ここ今村の信徒達がどのようにしてこの地に根づいたのか定かではないが、島原の乱(1637年) で弾圧をうけた信徒達がこの村に逃れてきた事がその始めであったと伝えられている。
弾圧の中、多くの信徒が隠れて信仰を守った。
1867年2月26日、浦上の四名の信徒により今村の潜伏信徒が発見され、浦上の信徒とひそかに交流を保ちながら信仰を守り通した。
キリスト教が解禁されたのは1873年(明治6)年である。
1879年(明治12)フランス人宣教師ジャン・マリ−・コ−ル師が始めて今村の信徒の司教に着任し、青木才八家の土蔵を教会代りに使用した。
後任のソ−レ師により1881(明治14)年に信徒達が敬愛した殉教者ジョアン又右衛門の墓があったこの地に木造教会が建立された。
ロマネスク様式赤レンガ造りの現教会は1908(明治41)年に本田保神父により計画され、諸外国、特にドイツからの寄付、信徒達の労働奉仕のうえ1913(大正2)年に完成した。
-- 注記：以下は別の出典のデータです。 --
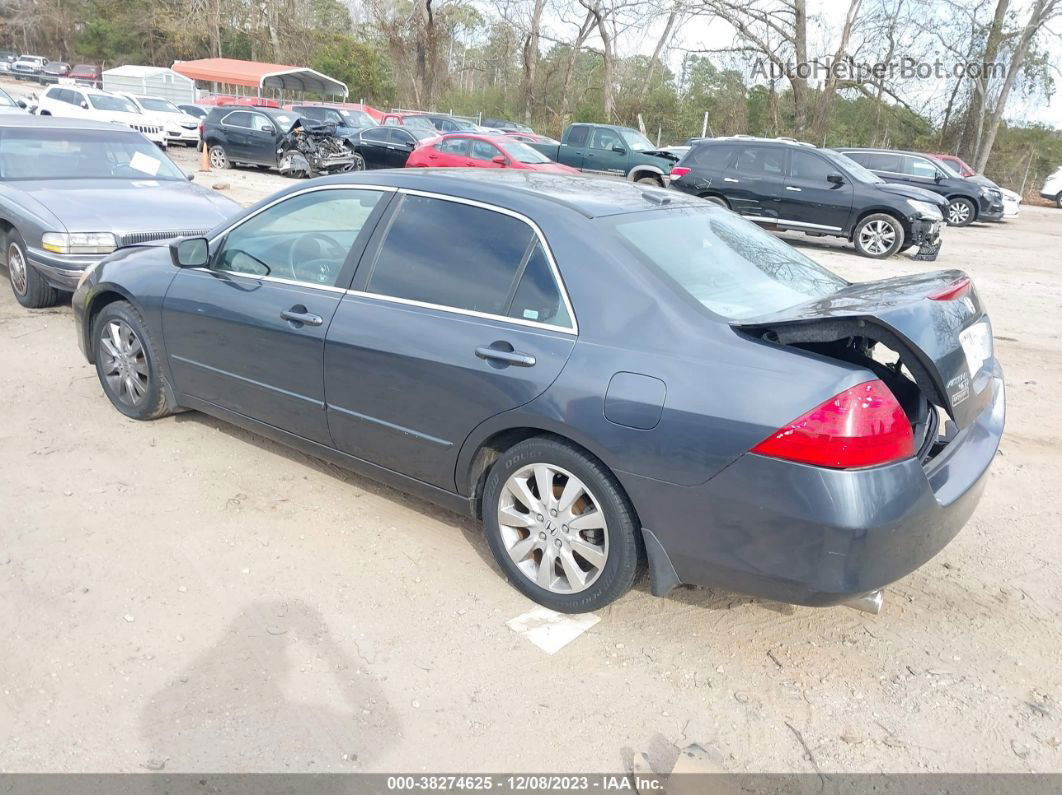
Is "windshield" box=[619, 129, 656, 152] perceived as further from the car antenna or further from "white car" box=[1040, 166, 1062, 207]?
"white car" box=[1040, 166, 1062, 207]

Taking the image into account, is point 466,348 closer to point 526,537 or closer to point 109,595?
point 526,537

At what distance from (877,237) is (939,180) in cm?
789

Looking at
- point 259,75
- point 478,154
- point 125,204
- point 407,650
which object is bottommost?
point 407,650

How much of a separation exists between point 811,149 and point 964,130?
23.8 metres

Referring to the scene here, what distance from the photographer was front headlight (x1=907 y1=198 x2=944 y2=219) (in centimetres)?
1314

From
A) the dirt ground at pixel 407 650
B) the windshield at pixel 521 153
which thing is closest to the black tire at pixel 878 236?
the windshield at pixel 521 153

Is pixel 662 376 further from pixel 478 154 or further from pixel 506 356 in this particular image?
pixel 478 154

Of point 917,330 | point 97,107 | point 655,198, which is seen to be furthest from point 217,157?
point 917,330

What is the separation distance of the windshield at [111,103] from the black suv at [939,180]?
1975 cm

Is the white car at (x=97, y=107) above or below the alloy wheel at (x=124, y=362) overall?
above

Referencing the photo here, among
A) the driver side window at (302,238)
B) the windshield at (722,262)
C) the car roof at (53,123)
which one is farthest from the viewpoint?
the car roof at (53,123)

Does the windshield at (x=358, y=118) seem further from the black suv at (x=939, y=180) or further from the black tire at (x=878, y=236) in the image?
the black tire at (x=878, y=236)

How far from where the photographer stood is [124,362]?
16.1 ft

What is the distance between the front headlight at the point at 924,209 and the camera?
1314 cm
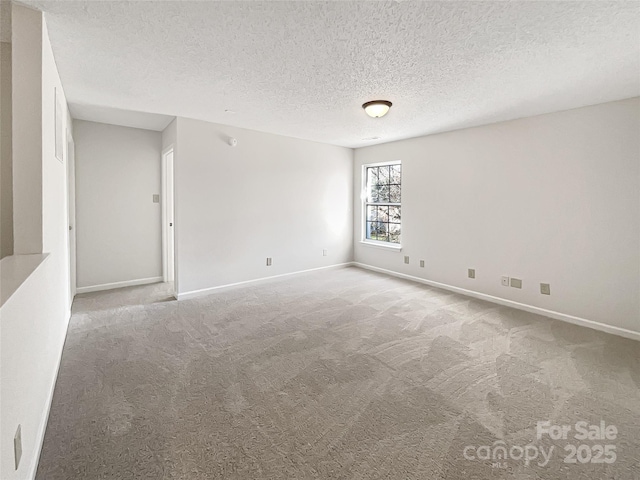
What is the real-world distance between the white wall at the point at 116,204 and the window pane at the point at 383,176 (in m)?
3.86

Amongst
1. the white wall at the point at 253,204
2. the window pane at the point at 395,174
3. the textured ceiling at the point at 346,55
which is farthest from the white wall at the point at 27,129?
the window pane at the point at 395,174

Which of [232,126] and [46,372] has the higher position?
[232,126]

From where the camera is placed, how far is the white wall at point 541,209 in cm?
321

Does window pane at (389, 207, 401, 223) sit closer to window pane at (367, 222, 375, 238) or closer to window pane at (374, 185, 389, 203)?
window pane at (374, 185, 389, 203)

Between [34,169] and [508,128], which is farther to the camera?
[508,128]

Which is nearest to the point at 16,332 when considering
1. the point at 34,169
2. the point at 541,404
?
the point at 34,169

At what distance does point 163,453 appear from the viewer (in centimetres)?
168

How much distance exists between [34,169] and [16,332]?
1189 mm

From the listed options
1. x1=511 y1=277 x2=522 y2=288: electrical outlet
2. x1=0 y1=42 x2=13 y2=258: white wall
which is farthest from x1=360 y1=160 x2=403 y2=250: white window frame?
x1=0 y1=42 x2=13 y2=258: white wall

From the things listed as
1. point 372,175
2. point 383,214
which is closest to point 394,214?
point 383,214

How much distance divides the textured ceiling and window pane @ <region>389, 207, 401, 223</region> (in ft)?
7.19

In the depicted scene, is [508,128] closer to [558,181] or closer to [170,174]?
[558,181]

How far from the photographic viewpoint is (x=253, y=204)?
496 cm

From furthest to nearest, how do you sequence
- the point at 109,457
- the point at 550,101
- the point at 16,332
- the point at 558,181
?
the point at 558,181 → the point at 550,101 → the point at 109,457 → the point at 16,332
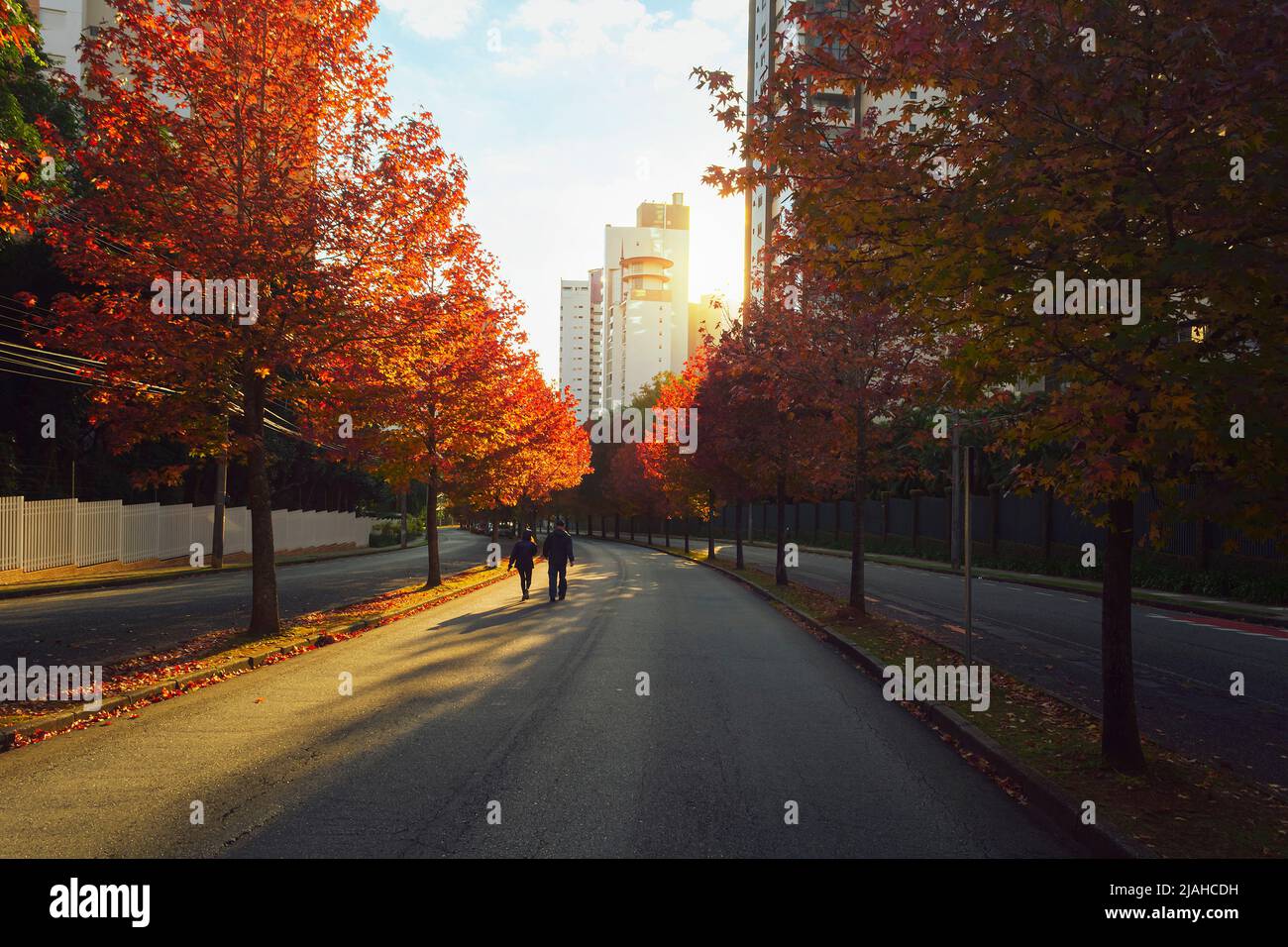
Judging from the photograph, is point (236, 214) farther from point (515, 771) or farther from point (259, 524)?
point (515, 771)

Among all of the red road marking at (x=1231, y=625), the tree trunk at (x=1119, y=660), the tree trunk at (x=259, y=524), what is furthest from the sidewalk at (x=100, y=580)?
the red road marking at (x=1231, y=625)

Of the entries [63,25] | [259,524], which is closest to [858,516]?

設計・施工は当時長崎で多くの教会建築を手掛けた鉄川与助である。
国内に残るレンガ造りの教会としては貴重な存在である。 軟弱な地盤のため基礎工事には技術・コスト面で困難を極めたといわれる。
ステンドグラスはフランス製、柱は高良山の杉、レンガは千代田町迎島の五工場に特注したもの、石材は浮羽郡と西見(長崎県)産、内部に掲げてあるキリスト受難の14枚の聖絵はフランス製である。
外部・内部とも建設当初の状態が保たれ、明治後期から大正初期に建設された教会建築の様子を知ることができる。